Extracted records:

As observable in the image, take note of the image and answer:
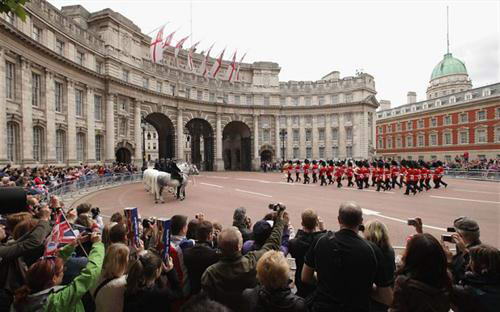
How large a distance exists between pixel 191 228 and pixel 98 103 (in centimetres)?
3028

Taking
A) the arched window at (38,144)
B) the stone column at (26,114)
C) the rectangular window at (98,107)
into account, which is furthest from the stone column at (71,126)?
the stone column at (26,114)

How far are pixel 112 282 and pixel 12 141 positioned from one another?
74.0ft

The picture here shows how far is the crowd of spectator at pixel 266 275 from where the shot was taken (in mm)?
2596

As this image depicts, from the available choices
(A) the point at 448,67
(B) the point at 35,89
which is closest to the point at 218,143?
(B) the point at 35,89

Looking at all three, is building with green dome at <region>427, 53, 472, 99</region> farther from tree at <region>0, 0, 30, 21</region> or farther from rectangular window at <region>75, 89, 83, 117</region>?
tree at <region>0, 0, 30, 21</region>

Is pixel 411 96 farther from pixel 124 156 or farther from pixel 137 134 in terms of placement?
pixel 124 156

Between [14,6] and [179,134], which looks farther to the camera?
[179,134]

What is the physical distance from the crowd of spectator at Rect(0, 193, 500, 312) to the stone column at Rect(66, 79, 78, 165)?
24666 millimetres

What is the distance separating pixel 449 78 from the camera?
76938 mm

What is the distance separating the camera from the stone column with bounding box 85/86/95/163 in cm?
2783

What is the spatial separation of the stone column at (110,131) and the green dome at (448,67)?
84355 millimetres

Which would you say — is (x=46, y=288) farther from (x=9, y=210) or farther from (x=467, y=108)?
(x=467, y=108)

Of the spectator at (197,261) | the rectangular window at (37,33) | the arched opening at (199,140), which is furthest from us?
the arched opening at (199,140)

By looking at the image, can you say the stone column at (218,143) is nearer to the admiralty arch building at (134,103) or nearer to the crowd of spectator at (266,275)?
the admiralty arch building at (134,103)
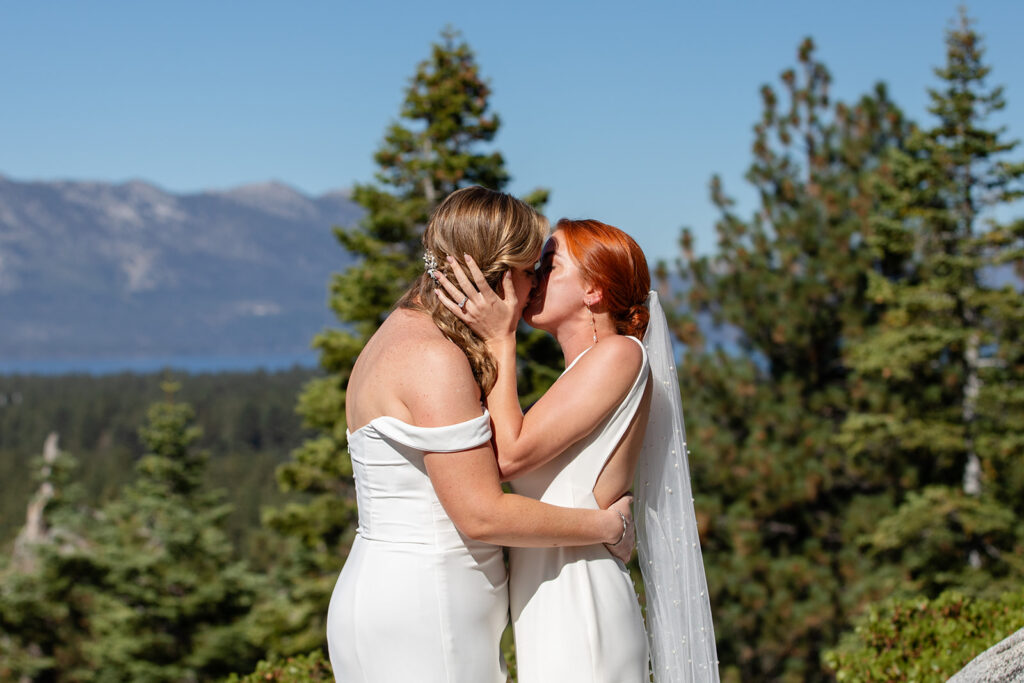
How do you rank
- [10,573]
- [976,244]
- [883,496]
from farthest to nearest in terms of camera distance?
[10,573] → [883,496] → [976,244]

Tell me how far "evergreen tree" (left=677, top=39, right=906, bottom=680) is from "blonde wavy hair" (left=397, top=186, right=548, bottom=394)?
14135 millimetres

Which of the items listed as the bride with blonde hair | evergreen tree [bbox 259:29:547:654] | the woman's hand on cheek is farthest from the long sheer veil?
evergreen tree [bbox 259:29:547:654]

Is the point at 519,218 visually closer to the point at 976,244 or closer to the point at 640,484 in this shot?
the point at 640,484

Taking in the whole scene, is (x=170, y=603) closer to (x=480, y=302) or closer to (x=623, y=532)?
(x=623, y=532)

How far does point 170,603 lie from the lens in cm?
2141

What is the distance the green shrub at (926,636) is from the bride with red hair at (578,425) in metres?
2.02

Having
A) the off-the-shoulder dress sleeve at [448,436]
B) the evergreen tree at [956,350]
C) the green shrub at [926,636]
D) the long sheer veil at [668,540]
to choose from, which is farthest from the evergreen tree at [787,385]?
the off-the-shoulder dress sleeve at [448,436]

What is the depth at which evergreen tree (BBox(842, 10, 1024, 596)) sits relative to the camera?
13758 mm

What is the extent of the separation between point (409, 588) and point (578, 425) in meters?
0.71

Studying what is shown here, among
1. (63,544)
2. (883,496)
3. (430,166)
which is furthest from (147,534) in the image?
(883,496)

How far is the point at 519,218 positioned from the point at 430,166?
12.3 m

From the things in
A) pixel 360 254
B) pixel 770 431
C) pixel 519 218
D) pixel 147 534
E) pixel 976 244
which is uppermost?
pixel 360 254

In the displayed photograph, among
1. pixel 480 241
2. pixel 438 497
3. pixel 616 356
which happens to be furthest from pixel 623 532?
pixel 480 241

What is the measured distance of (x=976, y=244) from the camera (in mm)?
13742
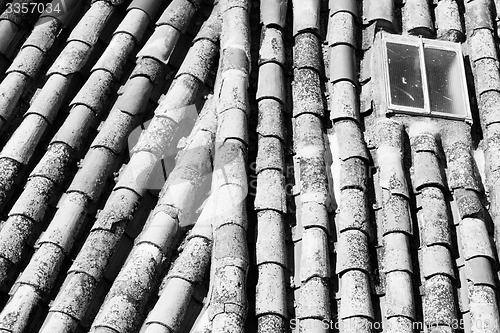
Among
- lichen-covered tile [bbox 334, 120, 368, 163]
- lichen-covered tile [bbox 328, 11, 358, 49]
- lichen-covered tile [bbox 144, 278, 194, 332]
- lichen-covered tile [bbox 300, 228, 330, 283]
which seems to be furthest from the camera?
lichen-covered tile [bbox 328, 11, 358, 49]

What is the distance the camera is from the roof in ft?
22.3

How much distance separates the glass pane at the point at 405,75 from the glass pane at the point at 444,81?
3.8 inches

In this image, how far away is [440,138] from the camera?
26.1ft

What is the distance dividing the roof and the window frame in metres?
0.06

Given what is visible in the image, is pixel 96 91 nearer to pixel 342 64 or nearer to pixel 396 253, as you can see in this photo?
pixel 342 64

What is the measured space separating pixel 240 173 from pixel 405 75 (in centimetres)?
186

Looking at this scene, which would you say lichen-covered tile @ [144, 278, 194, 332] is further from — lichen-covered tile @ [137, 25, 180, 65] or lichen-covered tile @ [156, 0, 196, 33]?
lichen-covered tile @ [156, 0, 196, 33]

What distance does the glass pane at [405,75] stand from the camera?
8086 millimetres

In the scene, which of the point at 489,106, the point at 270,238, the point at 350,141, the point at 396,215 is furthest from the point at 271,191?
the point at 489,106

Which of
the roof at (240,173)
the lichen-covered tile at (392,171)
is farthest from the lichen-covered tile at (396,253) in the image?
the lichen-covered tile at (392,171)

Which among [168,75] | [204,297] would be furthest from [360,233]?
[168,75]

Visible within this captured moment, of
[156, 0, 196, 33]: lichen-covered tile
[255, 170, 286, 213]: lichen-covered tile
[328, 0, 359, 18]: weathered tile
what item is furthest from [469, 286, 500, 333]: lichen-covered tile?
[156, 0, 196, 33]: lichen-covered tile

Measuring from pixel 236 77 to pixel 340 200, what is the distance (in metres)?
1.43

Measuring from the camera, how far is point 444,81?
27.2 feet
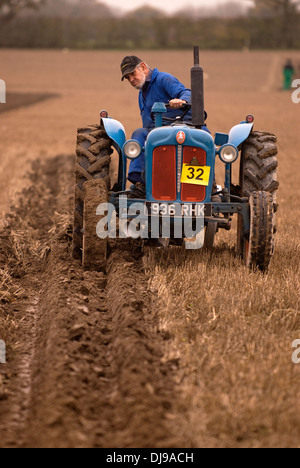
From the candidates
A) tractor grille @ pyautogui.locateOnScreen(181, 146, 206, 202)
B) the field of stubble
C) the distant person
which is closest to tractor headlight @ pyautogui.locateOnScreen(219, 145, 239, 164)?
tractor grille @ pyautogui.locateOnScreen(181, 146, 206, 202)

WHAT YOU SHOULD DO: Put every line of the records above into a JSON list of strings, one string per line, leaving out blank lines. Omit the picture lines.

RESPONSE:
[
  "As observable in the image, take note of the image and answer:",
  "How large a distance exists between pixel 191 228 and pixel 98 103 (in centimetres)?",
  "3028",
  "Taking",
  "A) the arched window at (38,144)",
  "B) the stone column at (26,114)",
  "C) the rectangular window at (98,107)",
  "into account, which is furthest from the stone column at (71,126)?",
  "the stone column at (26,114)",
  "How far are pixel 112 282 and pixel 12 141 positioned from one another?",
  "74.0ft",
  "The picture here shows how far is the crowd of spectator at pixel 266 275 from where the shot was taken (in mm)?",
  "2596",
  "As this image depicts, from the available choices",
  "(A) the point at 448,67",
  "(B) the point at 35,89",
  "which is closest to the point at 218,143?",
  "(B) the point at 35,89",
  "Looking at all three, is building with green dome at <region>427, 53, 472, 99</region> farther from tree at <region>0, 0, 30, 21</region> or farther from rectangular window at <region>75, 89, 83, 117</region>?",
  "tree at <region>0, 0, 30, 21</region>",
  "Is pixel 411 96 farther from pixel 124 156 or farther from pixel 137 134 in terms of placement?",
  "pixel 124 156",
  "Between [14,6] and [179,134], which looks farther to the camera?",
  "[179,134]",
  "What is the physical distance from the crowd of spectator at Rect(0, 193, 500, 312) to the stone column at Rect(66, 79, 78, 165)?",
  "24666 millimetres",
  "What is the distance separating pixel 449 78 from the camera?",
  "76938 mm",
  "What is the distance separating the camera from the stone column with bounding box 85/86/95/163 in cm?",
  "2783",
  "What is the spatial separation of the stone column at (110,131) and the green dome at (448,67)?",
  "84355 millimetres",
  "Which would you say — is (x=46, y=288) farther from (x=9, y=210) or farther from (x=467, y=108)?",
  "(x=467, y=108)",
  "Of the spectator at (197,261) | the rectangular window at (37,33) | the arched opening at (199,140), which is furthest from us?",
  "the arched opening at (199,140)",
  "By looking at the image, can you say the stone column at (218,143) is nearer to the admiralty arch building at (134,103) or nearer to the crowd of spectator at (266,275)?",
  "the admiralty arch building at (134,103)",
  "How do you rank",
  "- [10,573]",
  "- [976,244]",
  "- [883,496]",
  "from farthest to nearest in terms of camera distance?",
  "[10,573] → [883,496] → [976,244]",
  "Tell me how far \"evergreen tree\" (left=677, top=39, right=906, bottom=680) is from \"blonde wavy hair\" (left=397, top=186, right=548, bottom=394)?",
  "14135 millimetres",
  "Which of the items listed as the bride with blonde hair | evergreen tree [bbox 259:29:547:654] | the woman's hand on cheek is farthest from the long sheer veil?",
  "evergreen tree [bbox 259:29:547:654]",
  "Is the point at 519,218 visually closer to the point at 976,244 or closer to the point at 640,484 in this shot?",
  "the point at 640,484",
  "Taking in the whole scene, is (x=170, y=603) closer to (x=480, y=302) or closer to (x=623, y=532)?",
  "(x=623, y=532)",
  "How far does point 170,603 lie from the lens in cm?",
  "2141",
  "What is the distance the green shrub at (926,636) is from the bride with red hair at (578,425) in metres?",
  "2.02",
  "Having",
  "A) the off-the-shoulder dress sleeve at [448,436]",
  "B) the evergreen tree at [956,350]",
  "C) the green shrub at [926,636]",
  "D) the long sheer veil at [668,540]",
  "to choose from, which is farthest from the evergreen tree at [787,385]?",
  "the off-the-shoulder dress sleeve at [448,436]",
  "What is the depth at which evergreen tree (BBox(842, 10, 1024, 596)) sits relative to the camera?",
  "13758 mm",
  "What is the extent of the separation between point (409, 588) and point (578, 425) in meters?",
  "0.71",
  "Studying what is shown here, among",
  "1. (63,544)",
  "2. (883,496)",
  "3. (430,166)",
  "which is furthest from (147,534) in the image?",
  "(883,496)",
  "How far is the point at 519,218 positioned from the point at 430,166?",
  "12.3 m",
  "From the things in",
  "A) pixel 360 254",
  "B) pixel 770 431",
  "C) pixel 519 218",
  "D) pixel 147 534",
  "E) pixel 976 244",
  "which is uppermost?",
  "pixel 360 254",
  "In the displayed photograph, among",
  "1. pixel 480 241",
  "2. pixel 438 497",
  "3. pixel 616 356",
  "which happens to be furthest from pixel 623 532?",
  "pixel 480 241",
  "What is the measured distance of (x=976, y=244) from the camera (in mm)?",
  "13742",
  "Among",
  "- lichen-covered tile [bbox 334, 120, 368, 163]",
  "- lichen-covered tile [bbox 328, 11, 358, 49]",
  "- lichen-covered tile [bbox 144, 278, 194, 332]",
  "- lichen-covered tile [bbox 300, 228, 330, 283]",
  "which seems to be furthest from the camera?",
  "lichen-covered tile [bbox 328, 11, 358, 49]",
  "What is the distance the camera is from the roof in ft?",
  "22.3",
  "How much distance separates the glass pane at the point at 405,75 from the glass pane at the point at 444,81?",
  "3.8 inches",
  "In this image, how far away is [440,138] from the camera?",
  "26.1ft",
  "What is the distance dividing the roof and the window frame in metres?",
  "0.06",
  "Given what is visible in the image, is pixel 96 91 nearer to pixel 342 64 or nearer to pixel 396 253, as you can see in this photo?",
  "pixel 342 64",
  "What is the measured space separating pixel 240 173 from pixel 405 75 (in centimetres)?",
  "186",
  "Looking at this scene, which would you say lichen-covered tile @ [144, 278, 194, 332] is further from — lichen-covered tile @ [137, 25, 180, 65] or lichen-covered tile @ [156, 0, 196, 33]?",
  "lichen-covered tile @ [156, 0, 196, 33]",
  "What distance does the glass pane at [405,75] stand from the camera?",
  "8086 millimetres",
  "In the scene, which of the point at 489,106, the point at 270,238, the point at 350,141, the point at 396,215 is furthest from the point at 271,191?",
  "the point at 489,106",
  "Which of",
  "the roof at (240,173)",
  "the lichen-covered tile at (392,171)",
  "is farthest from the lichen-covered tile at (396,253) in the image?",
  "the lichen-covered tile at (392,171)",
  "Which among [168,75] | [204,297] would be furthest from [360,233]?",
  "[168,75]",
  "Visible within this captured moment, of",
  "[156, 0, 196, 33]: lichen-covered tile",
  "[255, 170, 286, 213]: lichen-covered tile",
  "[328, 0, 359, 18]: weathered tile",
  "what item is furthest from [469, 286, 500, 333]: lichen-covered tile?",
  "[156, 0, 196, 33]: lichen-covered tile",
  "Measuring from pixel 236 77 to pixel 340 200, what is the distance (in metres)?",
  "1.43",
  "Measuring from the camera, how far is point 444,81?",
  "27.2 feet",
  "From the candidates",
  "A) tractor grille @ pyautogui.locateOnScreen(181, 146, 206, 202)",
  "B) the field of stubble",
  "C) the distant person",
  "which is closest to tractor headlight @ pyautogui.locateOnScreen(219, 145, 239, 164)?",
  "tractor grille @ pyautogui.locateOnScreen(181, 146, 206, 202)"
]